• Description of the task
Quote word for word the lines below, from the one that contains "When comparing (431,396)" through the last line.

• Record list
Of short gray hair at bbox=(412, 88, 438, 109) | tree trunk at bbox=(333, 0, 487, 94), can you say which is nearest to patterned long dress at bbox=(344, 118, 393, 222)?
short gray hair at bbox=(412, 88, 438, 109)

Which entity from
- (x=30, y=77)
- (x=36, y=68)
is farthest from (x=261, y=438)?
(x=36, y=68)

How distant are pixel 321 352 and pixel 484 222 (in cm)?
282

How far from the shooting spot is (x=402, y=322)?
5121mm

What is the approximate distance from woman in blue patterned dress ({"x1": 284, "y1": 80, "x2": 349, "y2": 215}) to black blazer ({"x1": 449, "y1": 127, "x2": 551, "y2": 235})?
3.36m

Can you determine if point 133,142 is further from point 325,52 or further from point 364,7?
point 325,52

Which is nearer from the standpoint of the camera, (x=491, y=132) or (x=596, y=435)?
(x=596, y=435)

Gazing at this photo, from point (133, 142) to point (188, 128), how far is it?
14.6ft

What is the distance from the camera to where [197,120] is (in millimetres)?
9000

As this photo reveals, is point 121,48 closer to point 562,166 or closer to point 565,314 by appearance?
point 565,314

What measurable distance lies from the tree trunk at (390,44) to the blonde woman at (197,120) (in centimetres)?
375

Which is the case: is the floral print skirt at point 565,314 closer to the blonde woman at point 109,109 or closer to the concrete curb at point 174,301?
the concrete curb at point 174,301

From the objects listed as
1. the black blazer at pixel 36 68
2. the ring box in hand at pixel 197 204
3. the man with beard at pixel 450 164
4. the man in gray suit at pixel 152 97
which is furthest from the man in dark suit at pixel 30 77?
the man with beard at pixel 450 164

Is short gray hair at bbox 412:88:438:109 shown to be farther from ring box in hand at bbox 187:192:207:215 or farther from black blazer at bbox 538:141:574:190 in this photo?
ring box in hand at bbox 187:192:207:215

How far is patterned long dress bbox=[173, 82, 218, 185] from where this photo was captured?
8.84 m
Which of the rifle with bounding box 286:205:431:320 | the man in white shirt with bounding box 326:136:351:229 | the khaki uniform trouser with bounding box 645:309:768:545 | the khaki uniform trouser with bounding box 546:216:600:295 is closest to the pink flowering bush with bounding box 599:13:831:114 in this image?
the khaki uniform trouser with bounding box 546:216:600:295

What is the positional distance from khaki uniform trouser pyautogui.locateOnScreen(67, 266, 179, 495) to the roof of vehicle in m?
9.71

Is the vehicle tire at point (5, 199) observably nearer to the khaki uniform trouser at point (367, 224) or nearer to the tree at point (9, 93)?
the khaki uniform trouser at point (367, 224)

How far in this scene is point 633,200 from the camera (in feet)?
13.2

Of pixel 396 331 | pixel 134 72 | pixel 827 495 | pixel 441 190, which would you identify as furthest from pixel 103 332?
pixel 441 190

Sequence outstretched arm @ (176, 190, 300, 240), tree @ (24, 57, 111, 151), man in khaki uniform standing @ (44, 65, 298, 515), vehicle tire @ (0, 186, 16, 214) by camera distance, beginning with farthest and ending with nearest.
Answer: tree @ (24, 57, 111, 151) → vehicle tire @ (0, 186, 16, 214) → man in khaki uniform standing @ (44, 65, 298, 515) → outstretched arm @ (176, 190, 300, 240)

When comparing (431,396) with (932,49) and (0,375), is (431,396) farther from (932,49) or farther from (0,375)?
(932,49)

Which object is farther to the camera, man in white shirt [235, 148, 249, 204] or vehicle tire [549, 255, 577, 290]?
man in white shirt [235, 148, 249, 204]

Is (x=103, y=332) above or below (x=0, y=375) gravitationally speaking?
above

• Response for this exercise
When comparing (431,396) with (932,49) and (0,375), is (431,396) farther from (932,49) or farther from (0,375)?
(932,49)

Which object is farther to the camera, man in white shirt [235, 148, 249, 204] or vehicle tire [549, 255, 577, 290]?
man in white shirt [235, 148, 249, 204]

Is (x=103, y=332) above or below (x=0, y=375) gravitationally speaking?
above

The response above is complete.